## Exercise set
1 – List the items that the CUDA article says you need installed to use CUDA on your system.
2 – From the CUDA article, return verbatim the passage that begins with the words containing "Parallel programming and" and ends with "your CUDA device.".

## Provided text
-------------------------

Friday, 20 May 2016

Heterogeneous Parallel Programming: Dive into the World of CUDA

Super-ComputerA previous article in this series titled ‘Introducing NVIDIAs CUDA’ covered the basics of the NVIDIA CUDA device architecture. This article covers parallel programming using CUDA C with sequential and parallel implementations of a vector addition program.
Parallel programming and general-purpose GPU computing are some of the hottest trends in computer science today due to the decreased prices of multi-core systems and the increase in compute efficiency. Various parallel programming languages like OpenCL and CUDA have been developed and evaluated over the years. This article will cover the basics of CUDA C, invoking kernels, threads and blocks with a vector addition program and it aims to give you an insight into beginning programming on your CUDA device.
A few important points before we begin. To use CUDA on your system, you will need to have the following installed:
1.     CUDA-capable GPU hardware
2.     A supported version of Linux with a GCC compiler and toolchain
3.     NVIDIA CUDA toolkit and drivers
It is presumed that if you already have a CUDA device within your system, you probably have the latest toolkit and drivers installed and configured correctly. In case you do not have the NVIDIA CUDA drivers configured or you have recently upgraded your hardware with a CUDA device, you could follow the simple steps given below to configure your device.

-------------------------

## Extracted records
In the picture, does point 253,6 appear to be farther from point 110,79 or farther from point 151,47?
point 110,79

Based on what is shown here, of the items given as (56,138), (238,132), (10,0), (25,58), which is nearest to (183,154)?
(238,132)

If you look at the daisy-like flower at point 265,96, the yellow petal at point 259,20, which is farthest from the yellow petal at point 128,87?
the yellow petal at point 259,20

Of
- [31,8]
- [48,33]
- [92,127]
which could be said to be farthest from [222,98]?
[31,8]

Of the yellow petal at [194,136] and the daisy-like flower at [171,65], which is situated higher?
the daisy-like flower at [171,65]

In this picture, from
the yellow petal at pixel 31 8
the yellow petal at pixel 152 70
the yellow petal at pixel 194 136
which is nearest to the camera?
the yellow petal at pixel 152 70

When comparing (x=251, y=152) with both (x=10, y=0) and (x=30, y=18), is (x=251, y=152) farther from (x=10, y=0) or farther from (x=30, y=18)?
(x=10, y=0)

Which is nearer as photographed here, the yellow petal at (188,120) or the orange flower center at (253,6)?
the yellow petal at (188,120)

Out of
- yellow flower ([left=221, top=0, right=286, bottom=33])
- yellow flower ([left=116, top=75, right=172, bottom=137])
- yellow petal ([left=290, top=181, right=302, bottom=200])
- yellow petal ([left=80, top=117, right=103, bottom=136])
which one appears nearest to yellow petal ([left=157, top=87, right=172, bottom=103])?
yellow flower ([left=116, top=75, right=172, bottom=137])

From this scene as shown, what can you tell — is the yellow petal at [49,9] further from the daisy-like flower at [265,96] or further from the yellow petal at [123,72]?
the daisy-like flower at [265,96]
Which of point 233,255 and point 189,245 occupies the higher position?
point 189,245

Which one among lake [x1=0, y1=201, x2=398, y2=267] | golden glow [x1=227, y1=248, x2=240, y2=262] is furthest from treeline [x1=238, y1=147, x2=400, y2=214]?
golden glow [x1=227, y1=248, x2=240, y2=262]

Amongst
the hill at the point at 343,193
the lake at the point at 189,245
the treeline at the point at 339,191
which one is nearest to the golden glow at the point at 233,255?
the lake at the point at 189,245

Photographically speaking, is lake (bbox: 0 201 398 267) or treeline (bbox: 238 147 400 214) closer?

-------------------------

## Task-by-task answers
1 –
1. CUDA-capable GPU hardware
2. A supported version of Linux with a GCC compiler and toolchain
3. NVIDIA CUDA toolkit and drivers

2 –
Parallel programming and general-purpose GPU computing are some of the hottest trends in computer science today due to the decreased prices of multi-core systems and the increase in compute efficiency. Various parallel programming languages like OpenCL and CUDA have been developed and evaluated over the years. This article will cover the basics of CUDA C, invoking kernels, threads and blocks with a vector addition program and it aims to give you an insight into beginning programming on your CUDA device.